Stated exercise 1 >>
Answer these questions using the text on the Teradata join problem.
(a) What kind of join does the text say must be arranged, in traditional SQL terms?
(b) Which column is the primary index changed to point to?
(c) Which two tables are locked for read in step 3?
Stated exercise 2 >> Summarize the text on the Teradata join problem in two sentences.
Stated exercise 3 >> Continue the text on the Teradata join problem from where it stops.

Quoted text >>
──────────

The problem that we are faced with is that due to the nature of the primary key (leading key factId or ruleId) and the Teradata parallelization strategy, the rows cannot be locally joined in the AMPS (or as to put it in traditional SQL terms: we need to arrange a SORT-ORDER MERGE JOIN).

Hence we need to fiddle with the table layout itself, i.e., we manipulate the primary index to just point to the crucial propositionId column:

  1) First, we lock a distinct PRODUCT_QUALITY."pseudo table" for read           
     on a RowHash to prevent global deadlock for PRODUCT_QUALITY.FACT.           
  2) Next, we lock a distinct PRODUCT_QUALITY."pseudo table" for read            
     on a RowHash to prevent global deadlock for PRODUCT_QUALITY.RULE.           
  3) We lock PRODUCT_QUALITY.FACT for read, and we lock                          
     PRODUCT_QUALITY.RULE for read.

──────────

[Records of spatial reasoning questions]
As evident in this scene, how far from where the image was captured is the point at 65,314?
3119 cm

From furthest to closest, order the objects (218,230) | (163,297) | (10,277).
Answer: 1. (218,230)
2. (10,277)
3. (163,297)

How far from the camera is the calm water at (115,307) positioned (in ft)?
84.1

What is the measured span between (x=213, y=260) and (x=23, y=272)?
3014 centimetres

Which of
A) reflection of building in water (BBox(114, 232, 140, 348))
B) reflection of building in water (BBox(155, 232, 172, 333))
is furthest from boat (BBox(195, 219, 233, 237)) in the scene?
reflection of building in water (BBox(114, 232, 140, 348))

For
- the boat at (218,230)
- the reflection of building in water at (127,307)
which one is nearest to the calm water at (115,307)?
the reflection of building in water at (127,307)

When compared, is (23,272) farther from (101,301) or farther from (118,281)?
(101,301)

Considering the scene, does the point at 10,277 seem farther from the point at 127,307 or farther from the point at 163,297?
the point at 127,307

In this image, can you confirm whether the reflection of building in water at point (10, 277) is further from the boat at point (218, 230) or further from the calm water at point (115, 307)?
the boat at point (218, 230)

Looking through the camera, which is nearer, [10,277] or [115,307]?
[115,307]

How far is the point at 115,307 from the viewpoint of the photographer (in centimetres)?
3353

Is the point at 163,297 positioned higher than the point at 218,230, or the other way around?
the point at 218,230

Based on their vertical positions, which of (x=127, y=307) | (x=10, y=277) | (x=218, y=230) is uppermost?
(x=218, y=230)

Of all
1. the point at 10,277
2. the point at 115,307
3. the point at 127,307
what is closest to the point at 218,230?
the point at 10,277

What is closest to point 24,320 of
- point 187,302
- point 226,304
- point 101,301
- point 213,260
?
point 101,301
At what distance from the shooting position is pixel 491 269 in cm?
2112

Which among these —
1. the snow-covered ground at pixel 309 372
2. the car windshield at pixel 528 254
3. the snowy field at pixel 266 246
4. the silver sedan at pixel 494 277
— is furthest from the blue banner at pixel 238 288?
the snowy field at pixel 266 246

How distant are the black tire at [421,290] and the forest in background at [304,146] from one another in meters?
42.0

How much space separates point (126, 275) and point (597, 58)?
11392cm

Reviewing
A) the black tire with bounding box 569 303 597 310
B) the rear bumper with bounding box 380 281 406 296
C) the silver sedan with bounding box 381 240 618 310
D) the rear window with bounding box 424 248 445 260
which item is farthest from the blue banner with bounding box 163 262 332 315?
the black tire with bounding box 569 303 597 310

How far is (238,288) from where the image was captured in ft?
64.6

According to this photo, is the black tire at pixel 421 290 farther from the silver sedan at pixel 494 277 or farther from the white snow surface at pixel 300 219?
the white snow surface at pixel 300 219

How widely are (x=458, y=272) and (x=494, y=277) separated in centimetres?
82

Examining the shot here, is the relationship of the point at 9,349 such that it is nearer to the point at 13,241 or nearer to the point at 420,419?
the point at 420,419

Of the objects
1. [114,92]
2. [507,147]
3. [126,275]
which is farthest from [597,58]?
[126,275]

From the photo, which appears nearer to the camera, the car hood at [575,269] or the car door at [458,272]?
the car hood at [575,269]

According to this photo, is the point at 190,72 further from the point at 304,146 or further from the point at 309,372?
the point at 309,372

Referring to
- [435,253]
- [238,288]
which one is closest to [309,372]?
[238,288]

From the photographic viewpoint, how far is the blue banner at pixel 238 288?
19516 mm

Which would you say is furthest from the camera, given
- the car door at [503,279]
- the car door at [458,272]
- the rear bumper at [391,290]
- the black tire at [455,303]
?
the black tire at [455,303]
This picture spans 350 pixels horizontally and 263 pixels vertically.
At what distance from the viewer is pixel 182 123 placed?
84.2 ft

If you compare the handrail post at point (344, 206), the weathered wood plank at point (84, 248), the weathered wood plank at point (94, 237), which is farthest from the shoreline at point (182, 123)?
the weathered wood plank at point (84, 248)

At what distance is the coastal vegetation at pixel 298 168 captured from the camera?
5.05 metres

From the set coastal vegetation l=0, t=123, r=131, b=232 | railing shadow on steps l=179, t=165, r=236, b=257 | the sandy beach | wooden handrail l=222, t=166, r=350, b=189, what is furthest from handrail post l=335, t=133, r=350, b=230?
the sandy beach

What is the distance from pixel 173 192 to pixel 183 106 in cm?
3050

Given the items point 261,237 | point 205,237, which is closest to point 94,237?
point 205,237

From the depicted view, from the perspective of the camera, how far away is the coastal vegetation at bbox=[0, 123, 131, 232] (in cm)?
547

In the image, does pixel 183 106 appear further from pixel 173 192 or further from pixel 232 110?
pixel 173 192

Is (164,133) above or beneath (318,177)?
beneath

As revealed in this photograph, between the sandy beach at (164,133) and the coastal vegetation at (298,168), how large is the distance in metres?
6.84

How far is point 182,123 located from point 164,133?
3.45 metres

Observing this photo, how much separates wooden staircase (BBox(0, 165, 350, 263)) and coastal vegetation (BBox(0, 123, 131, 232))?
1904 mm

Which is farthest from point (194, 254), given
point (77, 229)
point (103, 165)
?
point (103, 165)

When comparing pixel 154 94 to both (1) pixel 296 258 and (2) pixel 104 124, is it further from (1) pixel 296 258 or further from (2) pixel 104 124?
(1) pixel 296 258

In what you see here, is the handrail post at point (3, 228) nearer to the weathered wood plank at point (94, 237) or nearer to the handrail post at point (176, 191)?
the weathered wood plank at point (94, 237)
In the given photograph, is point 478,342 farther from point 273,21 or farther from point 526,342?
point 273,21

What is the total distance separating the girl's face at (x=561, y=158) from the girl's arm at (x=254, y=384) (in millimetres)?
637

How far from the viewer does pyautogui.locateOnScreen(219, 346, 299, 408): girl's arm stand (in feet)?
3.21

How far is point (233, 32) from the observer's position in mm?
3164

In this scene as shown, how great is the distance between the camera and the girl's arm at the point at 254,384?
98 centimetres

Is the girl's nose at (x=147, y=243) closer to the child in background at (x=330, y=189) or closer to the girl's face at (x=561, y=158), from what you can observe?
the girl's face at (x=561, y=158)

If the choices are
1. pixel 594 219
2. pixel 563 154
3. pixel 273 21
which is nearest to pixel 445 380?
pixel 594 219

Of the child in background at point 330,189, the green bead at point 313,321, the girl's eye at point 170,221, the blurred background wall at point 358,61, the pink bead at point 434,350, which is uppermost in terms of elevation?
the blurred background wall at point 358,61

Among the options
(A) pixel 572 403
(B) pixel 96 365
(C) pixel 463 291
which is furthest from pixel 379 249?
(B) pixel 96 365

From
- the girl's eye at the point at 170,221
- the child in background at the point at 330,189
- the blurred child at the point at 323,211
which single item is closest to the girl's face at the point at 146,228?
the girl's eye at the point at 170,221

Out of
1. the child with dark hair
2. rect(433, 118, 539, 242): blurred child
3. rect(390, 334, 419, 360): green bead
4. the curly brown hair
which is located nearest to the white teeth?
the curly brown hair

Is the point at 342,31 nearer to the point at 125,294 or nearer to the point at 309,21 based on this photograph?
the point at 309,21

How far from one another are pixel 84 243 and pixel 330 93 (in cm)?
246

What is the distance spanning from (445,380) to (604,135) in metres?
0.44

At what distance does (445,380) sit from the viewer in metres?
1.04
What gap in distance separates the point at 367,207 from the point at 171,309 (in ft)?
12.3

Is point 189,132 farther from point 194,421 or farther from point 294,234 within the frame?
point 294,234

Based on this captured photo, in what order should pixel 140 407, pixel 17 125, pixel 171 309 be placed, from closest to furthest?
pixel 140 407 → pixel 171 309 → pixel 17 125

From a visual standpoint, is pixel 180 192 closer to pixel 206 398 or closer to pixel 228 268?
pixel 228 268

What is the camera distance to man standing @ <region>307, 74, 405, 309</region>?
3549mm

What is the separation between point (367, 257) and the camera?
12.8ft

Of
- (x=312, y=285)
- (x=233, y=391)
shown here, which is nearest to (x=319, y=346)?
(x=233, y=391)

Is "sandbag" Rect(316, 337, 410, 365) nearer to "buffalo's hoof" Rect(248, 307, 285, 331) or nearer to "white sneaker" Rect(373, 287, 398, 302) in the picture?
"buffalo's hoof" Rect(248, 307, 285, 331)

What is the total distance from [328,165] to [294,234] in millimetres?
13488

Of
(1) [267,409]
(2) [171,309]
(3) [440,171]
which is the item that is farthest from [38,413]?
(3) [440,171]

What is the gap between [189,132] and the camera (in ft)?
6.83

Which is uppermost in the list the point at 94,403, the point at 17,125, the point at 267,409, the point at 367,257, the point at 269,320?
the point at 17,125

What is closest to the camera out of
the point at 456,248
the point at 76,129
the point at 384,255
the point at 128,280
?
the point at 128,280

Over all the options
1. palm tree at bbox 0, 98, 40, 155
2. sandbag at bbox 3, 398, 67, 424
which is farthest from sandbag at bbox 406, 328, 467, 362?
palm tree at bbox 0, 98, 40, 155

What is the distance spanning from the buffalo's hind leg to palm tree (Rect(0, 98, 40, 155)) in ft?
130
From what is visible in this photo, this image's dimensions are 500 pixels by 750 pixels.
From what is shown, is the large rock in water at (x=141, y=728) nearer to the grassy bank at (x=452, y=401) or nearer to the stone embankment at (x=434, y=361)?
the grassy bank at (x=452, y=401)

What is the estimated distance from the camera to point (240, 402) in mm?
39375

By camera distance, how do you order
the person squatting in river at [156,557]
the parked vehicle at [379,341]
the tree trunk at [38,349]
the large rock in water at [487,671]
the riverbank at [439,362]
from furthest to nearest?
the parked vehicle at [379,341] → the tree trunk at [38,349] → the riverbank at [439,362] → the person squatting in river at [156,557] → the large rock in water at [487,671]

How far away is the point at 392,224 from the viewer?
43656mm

──────────

Task result 1 >>
(a) A SORT-ORDER MERGE JOIN.
(b) The propositionId column.
(c) PRODUCT_QUALITY.FACT and PRODUCT_QUALITY.RULE.

Task result 2 >> Because of the primary key and the Teradata parallelization strategy, the rows cannot be joined locally in the AMPs, so a sort-order merge join has to be arranged. To deal with this, the primary index is changed to point only to the propositionId column, and the listed steps first lock pseudo tables on a RowHash to prevent global deadlock and then lock the FACT and RULE tables for read.

Task result 3 >>
  4) We do an all-AMPs JOIN step from PRODUCT_QUALITY.RULE by way of a           
     RowHash match scan with no residual conditions, which is joined to          
     PRODUCT_QUALITY.FACT by way of a RowHash match scan with no                 
     residual conditions.  PRODUCT_QUALITY.RULE and                              
     PRODUCT_QUALITY.FACT are joined using a merge join, with a join             
     condition of ("PRODUCT_QUALITY.FACT.propositionId =                         
     PRODUCT_QUALITY.RULE.propositionId").  The result goes into Spool           
     3 (all_amps), which is built locally on the AMPs.   
     The size of Spool 3 is estimated with low confidence to be           
     137,806 rows (3,169,538 bytes).  The estimated time for this step           
     is 1.02 seconds.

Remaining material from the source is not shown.